Composition Artist Credit
Concerto for Violin and Orchestra Robert Schumann, Composer
Freiburg Baroque Orchestra
Isabelle Faust, Violin
Pablo Heras-Casado, Conductor
Robert Schumann, Composer
Piano Trio No. 3 Robert Schumann, Composer
Alexander Melnikov, Piano
Isabelle Faust, Violin
Jean-Guihen Queyras, Cello
Robert Schumann, Composer
Isabelle Faust brings her flawless technique and peerless intelligent musicianship to two works from a period during which Schumann’s sanity was said to be starting to decline. Clara Schumann suppressed the Violin Concerto, deeming it symptomatic of her husband’s compromised mental state, but Menuhin considered it to be the ‘missing link’ between the concertos of Beethoven and Brahms. It is, perhaps, a troublesome work: compared with those more popular concertos, the violin’s ability to soar and sing is exploited less, while making sense of the lolloping polonaise finale is no mean feat. Faust’s focused tone, stripped of vibrato, combines with the richness of the Freiburg Baroque Orchestra to demonstrate that this work is no strained product of a frail mind but rather a characteristic experiment by this ever-questing composer to combine symphonic concerto form with the fantasie style explored in his concertante piano works. Tetzlaff and Marwood bring out more of the work’s lyricism, while Baiba Skride takes a similar approach to Faust. All these are on modern instruments (and all are past Gramophone Editor’s Choices), whereas the new disc uses gut strings and period woodwind and brass. This posits an interesting aesthetic question: if an ‘authentic’ reading is supposed to be an attempt to recreate the sounds of the work’s first performance, what of a work composed in 1853 but not premiered until 1937?

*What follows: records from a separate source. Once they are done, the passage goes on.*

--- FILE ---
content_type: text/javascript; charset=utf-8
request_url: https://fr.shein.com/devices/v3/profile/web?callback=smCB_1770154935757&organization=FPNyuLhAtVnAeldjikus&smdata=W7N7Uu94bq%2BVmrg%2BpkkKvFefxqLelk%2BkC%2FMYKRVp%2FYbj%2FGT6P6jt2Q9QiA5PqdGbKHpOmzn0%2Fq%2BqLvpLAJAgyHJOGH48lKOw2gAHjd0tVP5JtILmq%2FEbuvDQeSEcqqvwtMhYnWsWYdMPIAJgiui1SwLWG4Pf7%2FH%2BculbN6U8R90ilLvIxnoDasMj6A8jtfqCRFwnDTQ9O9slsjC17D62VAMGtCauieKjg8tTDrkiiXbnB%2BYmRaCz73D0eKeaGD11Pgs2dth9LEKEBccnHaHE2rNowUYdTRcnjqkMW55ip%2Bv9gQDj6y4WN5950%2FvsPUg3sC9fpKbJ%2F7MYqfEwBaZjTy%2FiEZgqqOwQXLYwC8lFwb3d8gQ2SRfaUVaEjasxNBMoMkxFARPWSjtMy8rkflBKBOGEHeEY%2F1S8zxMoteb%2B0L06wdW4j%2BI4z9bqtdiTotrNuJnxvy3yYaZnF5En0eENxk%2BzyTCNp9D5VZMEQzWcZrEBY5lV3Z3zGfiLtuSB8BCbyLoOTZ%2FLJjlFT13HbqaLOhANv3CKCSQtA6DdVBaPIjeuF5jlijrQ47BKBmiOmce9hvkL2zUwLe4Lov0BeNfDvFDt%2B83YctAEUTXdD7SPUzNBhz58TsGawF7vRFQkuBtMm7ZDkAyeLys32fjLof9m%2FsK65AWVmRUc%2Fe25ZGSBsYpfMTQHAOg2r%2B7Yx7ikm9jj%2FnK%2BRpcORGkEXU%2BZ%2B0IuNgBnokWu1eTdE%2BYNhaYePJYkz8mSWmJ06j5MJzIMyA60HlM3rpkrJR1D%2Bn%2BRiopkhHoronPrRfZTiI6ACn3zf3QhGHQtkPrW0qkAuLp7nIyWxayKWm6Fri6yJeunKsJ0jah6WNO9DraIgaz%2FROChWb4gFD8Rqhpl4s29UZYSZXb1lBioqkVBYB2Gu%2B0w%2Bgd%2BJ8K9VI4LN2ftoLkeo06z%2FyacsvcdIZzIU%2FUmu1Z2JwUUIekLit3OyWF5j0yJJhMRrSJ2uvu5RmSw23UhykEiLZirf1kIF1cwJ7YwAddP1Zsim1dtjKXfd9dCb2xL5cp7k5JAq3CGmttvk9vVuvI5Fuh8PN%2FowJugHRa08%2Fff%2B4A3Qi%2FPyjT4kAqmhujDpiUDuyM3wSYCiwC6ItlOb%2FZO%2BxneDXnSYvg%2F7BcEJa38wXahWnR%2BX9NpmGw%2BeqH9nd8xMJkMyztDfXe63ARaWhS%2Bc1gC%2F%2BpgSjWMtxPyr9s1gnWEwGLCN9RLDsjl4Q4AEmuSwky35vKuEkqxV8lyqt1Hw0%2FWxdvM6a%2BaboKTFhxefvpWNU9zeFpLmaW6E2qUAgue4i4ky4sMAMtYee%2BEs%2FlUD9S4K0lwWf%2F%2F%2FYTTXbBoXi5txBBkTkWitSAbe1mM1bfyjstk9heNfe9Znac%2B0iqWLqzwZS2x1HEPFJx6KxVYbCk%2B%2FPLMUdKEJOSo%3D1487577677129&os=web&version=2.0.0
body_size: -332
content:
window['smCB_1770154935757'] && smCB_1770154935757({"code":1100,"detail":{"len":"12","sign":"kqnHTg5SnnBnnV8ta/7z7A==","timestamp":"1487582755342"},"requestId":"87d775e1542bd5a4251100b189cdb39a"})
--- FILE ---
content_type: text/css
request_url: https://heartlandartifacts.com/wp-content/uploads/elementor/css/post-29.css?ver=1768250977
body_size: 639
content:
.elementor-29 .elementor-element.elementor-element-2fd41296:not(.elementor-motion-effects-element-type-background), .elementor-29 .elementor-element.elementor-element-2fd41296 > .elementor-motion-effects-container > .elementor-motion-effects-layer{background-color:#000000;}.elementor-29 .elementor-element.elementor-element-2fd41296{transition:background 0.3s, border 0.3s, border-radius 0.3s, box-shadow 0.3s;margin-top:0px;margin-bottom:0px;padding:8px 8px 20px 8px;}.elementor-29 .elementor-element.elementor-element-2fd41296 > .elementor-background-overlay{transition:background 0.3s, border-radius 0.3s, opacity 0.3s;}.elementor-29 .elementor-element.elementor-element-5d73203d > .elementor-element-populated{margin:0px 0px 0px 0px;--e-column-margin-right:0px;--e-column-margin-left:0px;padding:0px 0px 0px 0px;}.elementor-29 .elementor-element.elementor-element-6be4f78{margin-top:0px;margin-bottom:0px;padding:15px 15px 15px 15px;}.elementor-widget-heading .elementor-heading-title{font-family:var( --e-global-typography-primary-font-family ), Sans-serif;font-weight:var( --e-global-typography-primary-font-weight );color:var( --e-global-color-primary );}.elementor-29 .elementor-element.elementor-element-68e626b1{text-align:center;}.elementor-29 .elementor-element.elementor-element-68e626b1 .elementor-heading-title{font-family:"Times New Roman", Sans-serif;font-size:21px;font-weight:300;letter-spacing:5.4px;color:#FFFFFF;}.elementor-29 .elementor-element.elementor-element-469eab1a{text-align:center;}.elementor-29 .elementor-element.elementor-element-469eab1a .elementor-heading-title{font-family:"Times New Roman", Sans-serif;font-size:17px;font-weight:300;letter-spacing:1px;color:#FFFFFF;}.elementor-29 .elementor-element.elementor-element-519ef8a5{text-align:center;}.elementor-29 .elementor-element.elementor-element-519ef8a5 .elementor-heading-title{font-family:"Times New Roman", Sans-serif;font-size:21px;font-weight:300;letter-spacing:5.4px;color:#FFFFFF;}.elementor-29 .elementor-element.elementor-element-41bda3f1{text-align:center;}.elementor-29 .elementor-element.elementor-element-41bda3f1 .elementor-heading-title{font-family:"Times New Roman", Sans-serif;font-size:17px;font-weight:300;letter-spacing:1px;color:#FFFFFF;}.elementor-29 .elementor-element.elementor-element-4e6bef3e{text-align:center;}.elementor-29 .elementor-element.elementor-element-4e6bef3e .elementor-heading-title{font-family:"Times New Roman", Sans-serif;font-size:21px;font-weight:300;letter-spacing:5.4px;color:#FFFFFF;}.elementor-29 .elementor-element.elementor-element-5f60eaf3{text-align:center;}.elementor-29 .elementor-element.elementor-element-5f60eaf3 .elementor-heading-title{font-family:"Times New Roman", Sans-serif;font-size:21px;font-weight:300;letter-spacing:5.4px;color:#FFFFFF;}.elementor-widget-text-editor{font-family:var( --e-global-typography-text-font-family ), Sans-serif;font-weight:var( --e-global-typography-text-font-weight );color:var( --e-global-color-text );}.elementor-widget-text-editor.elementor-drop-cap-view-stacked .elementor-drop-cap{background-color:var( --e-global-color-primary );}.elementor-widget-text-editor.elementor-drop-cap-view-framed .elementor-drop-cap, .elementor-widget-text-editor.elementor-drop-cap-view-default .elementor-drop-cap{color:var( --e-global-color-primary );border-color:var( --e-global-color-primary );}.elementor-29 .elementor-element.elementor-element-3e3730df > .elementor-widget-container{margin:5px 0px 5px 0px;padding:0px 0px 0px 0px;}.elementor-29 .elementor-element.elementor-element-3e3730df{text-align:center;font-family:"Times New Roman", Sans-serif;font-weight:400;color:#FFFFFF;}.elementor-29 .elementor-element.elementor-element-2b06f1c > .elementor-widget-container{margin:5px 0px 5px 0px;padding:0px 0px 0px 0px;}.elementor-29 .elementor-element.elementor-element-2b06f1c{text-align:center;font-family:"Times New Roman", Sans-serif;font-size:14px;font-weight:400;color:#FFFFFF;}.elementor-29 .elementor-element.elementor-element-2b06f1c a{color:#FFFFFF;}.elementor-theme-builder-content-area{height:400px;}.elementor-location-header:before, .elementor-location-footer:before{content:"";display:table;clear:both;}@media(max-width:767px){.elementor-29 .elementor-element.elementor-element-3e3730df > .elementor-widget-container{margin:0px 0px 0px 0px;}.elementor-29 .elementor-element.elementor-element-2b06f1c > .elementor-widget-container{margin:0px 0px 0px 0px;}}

The unique coupling is the Third Piano Trio. This has been recorded on period instruments before, by the Benvenue Trio, but Faust, Queyras and Melnikov offer a technically sharper, more imaginatively phrased reading. Andsnes and the Tetzlaffs, in their standard-setting modern-instrument recording, emphasise the phantasmagorical in the opening movement’s ghostly arabesques and highlight that odd moment in the development – at around 6'20" – when it sounds as if a temporally displaced jazz trio has wandered in; they make it more of an event, an interruption. Faust & Co play the slow movement’s central convulsion for all its worth, however, but their calmer, more consistent conception of the work means that the arrival at the finale’s G major is less of a release than with Andsnes/Tetzlaffs, who graphically chart the progression from the first movement’s unease, through the oblique central movements, to a truly cathartic close.